Fragmento proporcionado ▸
Aunque este no es el blog adecuado, sí que habría que apuntar a las condiciones sociales, económicas y políticas que originan esos odios, esa frustración, esa injusticia, incluso aquellas actos de violencia contra los sectores más débiles y desprotegidos. Preguntémonos si queremos saber de verdad por qué hay tanta crueldad e injusticia en nuestra sociedad. Si nos limitamos a apoyar a unos o a execrar a otros, no haremos sino caer, paradójicamente, en el mismo conformismo que, quizá, también decimos aborrecer.

Nunca, y menos en este país, hay que olvidar que la democracia y los derechos aparejados no se han conseguido de modo definitivo. La democracia es un proyecto en permanente construcción, y no seremos más que unos ignorantes o unos estúpidos si creemos que el riesgo de involución hacia formas más o menos descubiertas de autoritarismo están descartadas. A la vista están.



Dicho lo cual, pasemos al asunto propio del Polillas: en este caso, un ejercicio literario epistolar, género que gracias a los correos electrónicos (sí, bueno, todo el mundo dice imeils), ha experimentado su propio renacimiento: Cartas imaginarias, de Bernardo Chevilly.





En primer lugar, y aunque no suelo hablar de estas cosas porque no suelen interesarme demasiado, en esta ocasión me han llamado la atención las ilustraciones y la edición del libro: portada/cubierta, papel, etc. Vaya eso por delante.

Tareas ▸
[1] Traduzca al inglés esta oración del fragmento proporcionado: «Nunca, y menos en este país, hay que olvidar que la democracia y los derechos aparejados no se han conseguido de modo definitivo.»
[2] Repita sin alteraciones el pasaje del fragmento proporcionado que comienza en «Nunca, y menos» y continúa hasta «eso por delante.».

Datos proporcionados ▸
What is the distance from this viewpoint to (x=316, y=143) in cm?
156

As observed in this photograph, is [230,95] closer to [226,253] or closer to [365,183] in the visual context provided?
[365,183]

Respuestas por tarea ▸
[1] Never, and least of all in this country, should we forget that democracy and the rights that come with it have not been secured for good.

[2]
Nunca, y menos en este país, hay que olvidar que la democracia y los derechos aparejados no se han conseguido de modo definitivo. La democracia es un proyecto en permanente construcción, y no seremos más que unos ignorantes o unos estúpidos si creemos que el riesgo de involución hacia formas más o menos descubiertas de autoritarismo están descartadas. A la vista están.



Dicho lo cual, pasemos al asunto propio del Polillas: en este caso, un ejercicio literario epistolar, género que gracias a los correos electrónicos (sí, bueno, todo el mundo dice imeils), ha experimentado su propio renacimiento: Cartas imaginarias, de Bernardo Chevilly.





En primer lugar, y aunque no suelo hablar de estas cosas porque no suelen interesarme demasiado, en esta ocasión me han llamado la atención las ilustraciones y la edición del libro: portada/cubierta, papel, etc. Vaya eso por delante.